Set exercise: Recast every line of the records below as an item in a single numbered list, leaving out the blank lines.

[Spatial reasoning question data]
********
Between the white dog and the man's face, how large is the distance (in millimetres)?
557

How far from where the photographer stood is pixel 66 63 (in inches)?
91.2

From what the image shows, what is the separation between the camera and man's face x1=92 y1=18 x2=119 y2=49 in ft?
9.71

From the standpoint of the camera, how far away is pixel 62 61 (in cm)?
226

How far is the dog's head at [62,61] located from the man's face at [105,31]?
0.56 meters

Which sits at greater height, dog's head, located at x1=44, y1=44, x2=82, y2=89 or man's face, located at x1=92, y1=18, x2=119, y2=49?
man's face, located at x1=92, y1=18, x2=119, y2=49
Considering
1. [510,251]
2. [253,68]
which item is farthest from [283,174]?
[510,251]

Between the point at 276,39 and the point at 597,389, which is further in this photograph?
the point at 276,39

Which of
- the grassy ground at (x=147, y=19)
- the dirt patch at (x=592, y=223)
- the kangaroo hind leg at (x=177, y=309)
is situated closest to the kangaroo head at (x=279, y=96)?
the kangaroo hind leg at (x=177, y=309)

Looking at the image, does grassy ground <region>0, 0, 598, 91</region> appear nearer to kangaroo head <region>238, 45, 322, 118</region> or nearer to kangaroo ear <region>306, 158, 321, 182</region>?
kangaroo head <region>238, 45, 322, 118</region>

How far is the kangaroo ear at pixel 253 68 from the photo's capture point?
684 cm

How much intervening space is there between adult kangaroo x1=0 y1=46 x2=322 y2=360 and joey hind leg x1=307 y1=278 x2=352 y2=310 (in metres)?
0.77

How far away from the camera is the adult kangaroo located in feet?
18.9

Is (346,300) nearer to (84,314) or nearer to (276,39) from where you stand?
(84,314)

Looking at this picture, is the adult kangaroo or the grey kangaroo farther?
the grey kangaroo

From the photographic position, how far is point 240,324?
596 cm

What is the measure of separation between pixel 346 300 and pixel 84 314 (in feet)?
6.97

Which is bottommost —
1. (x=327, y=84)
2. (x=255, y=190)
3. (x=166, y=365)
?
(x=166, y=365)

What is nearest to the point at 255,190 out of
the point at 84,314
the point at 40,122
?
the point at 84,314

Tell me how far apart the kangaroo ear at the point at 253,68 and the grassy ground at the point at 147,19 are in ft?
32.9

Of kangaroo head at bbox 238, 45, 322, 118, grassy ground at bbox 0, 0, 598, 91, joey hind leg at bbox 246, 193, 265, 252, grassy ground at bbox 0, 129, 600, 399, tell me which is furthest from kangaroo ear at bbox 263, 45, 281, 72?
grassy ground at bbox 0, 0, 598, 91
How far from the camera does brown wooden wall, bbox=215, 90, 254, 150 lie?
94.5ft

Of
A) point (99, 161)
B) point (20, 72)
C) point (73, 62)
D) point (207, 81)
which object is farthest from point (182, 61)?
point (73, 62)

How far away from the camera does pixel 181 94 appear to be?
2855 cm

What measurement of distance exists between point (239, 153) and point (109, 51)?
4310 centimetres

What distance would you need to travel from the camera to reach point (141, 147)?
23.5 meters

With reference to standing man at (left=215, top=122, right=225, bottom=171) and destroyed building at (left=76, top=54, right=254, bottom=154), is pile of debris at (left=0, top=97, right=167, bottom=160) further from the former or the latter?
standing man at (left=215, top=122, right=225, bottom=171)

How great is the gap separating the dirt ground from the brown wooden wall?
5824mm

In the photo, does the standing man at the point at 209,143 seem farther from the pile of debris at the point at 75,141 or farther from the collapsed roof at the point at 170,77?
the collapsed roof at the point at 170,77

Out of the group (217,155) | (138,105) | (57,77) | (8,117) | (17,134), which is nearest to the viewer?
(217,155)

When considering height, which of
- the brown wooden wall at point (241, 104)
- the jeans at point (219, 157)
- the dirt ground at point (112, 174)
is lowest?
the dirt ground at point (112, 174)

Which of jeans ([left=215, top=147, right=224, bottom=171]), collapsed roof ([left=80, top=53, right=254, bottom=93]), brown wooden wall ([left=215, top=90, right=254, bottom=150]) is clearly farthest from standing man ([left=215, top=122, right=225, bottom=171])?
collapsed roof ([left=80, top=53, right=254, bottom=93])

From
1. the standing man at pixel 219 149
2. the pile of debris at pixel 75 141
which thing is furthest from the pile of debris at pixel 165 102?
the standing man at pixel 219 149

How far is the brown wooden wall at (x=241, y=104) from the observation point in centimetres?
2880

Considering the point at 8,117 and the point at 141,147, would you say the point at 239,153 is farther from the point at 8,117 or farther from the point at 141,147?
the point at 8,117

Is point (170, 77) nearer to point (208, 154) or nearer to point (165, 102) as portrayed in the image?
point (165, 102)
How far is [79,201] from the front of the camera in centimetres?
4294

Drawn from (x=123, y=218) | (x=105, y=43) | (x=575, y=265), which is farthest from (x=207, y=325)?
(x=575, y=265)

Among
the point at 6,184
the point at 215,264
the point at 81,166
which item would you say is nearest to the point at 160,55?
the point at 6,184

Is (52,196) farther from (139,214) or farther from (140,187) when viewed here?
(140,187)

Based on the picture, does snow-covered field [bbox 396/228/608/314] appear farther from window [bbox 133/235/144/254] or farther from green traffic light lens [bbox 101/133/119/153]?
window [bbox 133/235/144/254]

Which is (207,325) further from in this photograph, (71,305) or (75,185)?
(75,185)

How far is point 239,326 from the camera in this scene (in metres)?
********
Exercise output:
1. Between the white dog and the man's face, how large is the distance (in millimetres)?
2. 557
3. How far from where the photographer stood is pixel 66 63 (in inches)?
4. 91.2
5. From what the image shows, what is the separation between the camera and man's face x1=92 y1=18 x2=119 y2=49 in ft?
6. 9.71
7. From the standpoint of the camera, how far away is pixel 62 61 (in cm)?
8. 226
9. How far is the dog's head at [62,61] located from the man's face at [105,31]?
10. 0.56 meters
11. Which sits at greater height, dog's head, located at x1=44, y1=44, x2=82, y2=89 or man's face, located at x1=92, y1=18, x2=119, y2=49?
12. man's face, located at x1=92, y1=18, x2=119, y2=49
13. Considering
14. 1. [510,251]
15. 2. [253,68]
16. which item is farthest from [283,174]?
17. [510,251]
18. Between the point at 276,39 and the point at 597,389, which is further in this photograph?
19. the point at 276,39
20. Which of
21. - the grassy ground at (x=147, y=19)
22. - the dirt patch at (x=592, y=223)
23. - the kangaroo hind leg at (x=177, y=309)
24. is situated closest to the kangaroo head at (x=279, y=96)?
25. the kangaroo hind leg at (x=177, y=309)
26. Looking at the image, does grassy ground <region>0, 0, 598, 91</region> appear nearer to kangaroo head <region>238, 45, 322, 118</region> or nearer to kangaroo ear <region>306, 158, 321, 182</region>?
27. kangaroo head <region>238, 45, 322, 118</region>
28. How far is the kangaroo ear at pixel 253 68 from the photo's capture point?
29. 684 cm
30. How much intervening space is there between adult kangaroo x1=0 y1=46 x2=322 y2=360 and joey hind leg x1=307 y1=278 x2=352 y2=310 (in metres)?
31. 0.77
32. How far away from the camera is the adult kangaroo located in feet?
33. 18.9
34. Is (346,300) nearer to (84,314) or nearer to (276,39) from where you stand?
35. (84,314)
36. Looking at this picture, is the adult kangaroo or the grey kangaroo farther?
37. the grey kangaroo
38. From the photographic position, how far is point 240,324?
39. 596 cm
40. What is the measure of separation between pixel 346 300 and pixel 84 314 (in feet)?
41. 6.97
42. Which is bottommost —
43. 1. (x=327, y=84)
44. 2. (x=255, y=190)
45. 3. (x=166, y=365)
46. ?
47. (x=166, y=365)
48. What is nearest to the point at 255,190 out of
49. the point at 84,314
50. the point at 40,122
51. ?
52. the point at 84,314
53. Tell me how far apart the kangaroo ear at the point at 253,68 and the grassy ground at the point at 147,19 are in ft?
54. 32.9
55. Of kangaroo head at bbox 238, 45, 322, 118, grassy ground at bbox 0, 0, 598, 91, joey hind leg at bbox 246, 193, 265, 252, grassy ground at bbox 0, 129, 600, 399, tell me which is furthest from kangaroo ear at bbox 263, 45, 281, 72?
56. grassy ground at bbox 0, 0, 598, 91
57. How far from the camera does brown wooden wall, bbox=215, 90, 254, 150 lie?
58. 94.5ft
59. Of
60. A) point (99, 161)
61. B) point (20, 72)
62. C) point (73, 62)
63. D) point (207, 81)
64. which object is farthest from point (182, 61)?
65. point (73, 62)
66. How far away from the camera does pixel 181 94 appear to be?
67. 2855 cm
68. What measurement of distance exists between point (239, 153) and point (109, 51)?
69. 4310 centimetres
70. What distance would you need to travel from the camera to reach point (141, 147)?
71. 23.5 meters
72. With reference to standing man at (left=215, top=122, right=225, bottom=171) and destroyed building at (left=76, top=54, right=254, bottom=154), is pile of debris at (left=0, top=97, right=167, bottom=160) further from the former or the latter?
73. standing man at (left=215, top=122, right=225, bottom=171)
74. How great is the gap separating the dirt ground from the brown wooden wall?
75. 5824mm
76. In the photo, does the standing man at the point at 209,143 seem farther from the pile of debris at the point at 75,141 or farther from the collapsed roof at the point at 170,77?
77. the collapsed roof at the point at 170,77
78. Out of the group (217,155) | (138,105) | (57,77) | (8,117) | (17,134), which is nearest to the viewer?
79. (217,155)
80. When considering height, which of
81. - the brown wooden wall at point (241, 104)
82. - the jeans at point (219, 157)
83. - the dirt ground at point (112, 174)
84. is lowest?
85. the dirt ground at point (112, 174)
86. Which of jeans ([left=215, top=147, right=224, bottom=171]), collapsed roof ([left=80, top=53, right=254, bottom=93]), brown wooden wall ([left=215, top=90, right=254, bottom=150]) is clearly farthest from standing man ([left=215, top=122, right=225, bottom=171])?
87. collapsed roof ([left=80, top=53, right=254, bottom=93])
88. From
89. 1. the standing man at pixel 219 149
90. 2. the pile of debris at pixel 75 141
91. which thing is furthest from the pile of debris at pixel 165 102?
92. the standing man at pixel 219 149
93. How far is the brown wooden wall at (x=241, y=104) from the observation point in centimetres?
94. 2880
95. Considering the point at 8,117 and the point at 141,147, would you say the point at 239,153 is farther from the point at 8,117 or farther from the point at 141,147?
96. the point at 8,117
97. Is point (170, 77) nearer to point (208, 154) or nearer to point (165, 102) as portrayed in the image?
98. point (165, 102)
99. How far is [79,201] from the front of the camera in centimetres?
100. 4294
101. Drawn from (x=123, y=218) | (x=105, y=43) | (x=575, y=265), which is farthest from (x=207, y=325)?
102. (x=575, y=265)
103. Among
104. the point at 6,184
105. the point at 215,264
106. the point at 81,166
107. which item would you say is nearest to the point at 160,55?
108. the point at 6,184
109. Is (52,196) farther from (139,214) or farther from (140,187) when viewed here?
110. (140,187)
111. Based on the picture, does snow-covered field [bbox 396/228/608/314] appear farther from window [bbox 133/235/144/254] or farther from green traffic light lens [bbox 101/133/119/153]?
112. window [bbox 133/235/144/254]
113. Which is (207,325) further from in this photograph, (71,305) or (75,185)?
114. (75,185)
115. How far is point 239,326 from the camera in this scene (in metres)?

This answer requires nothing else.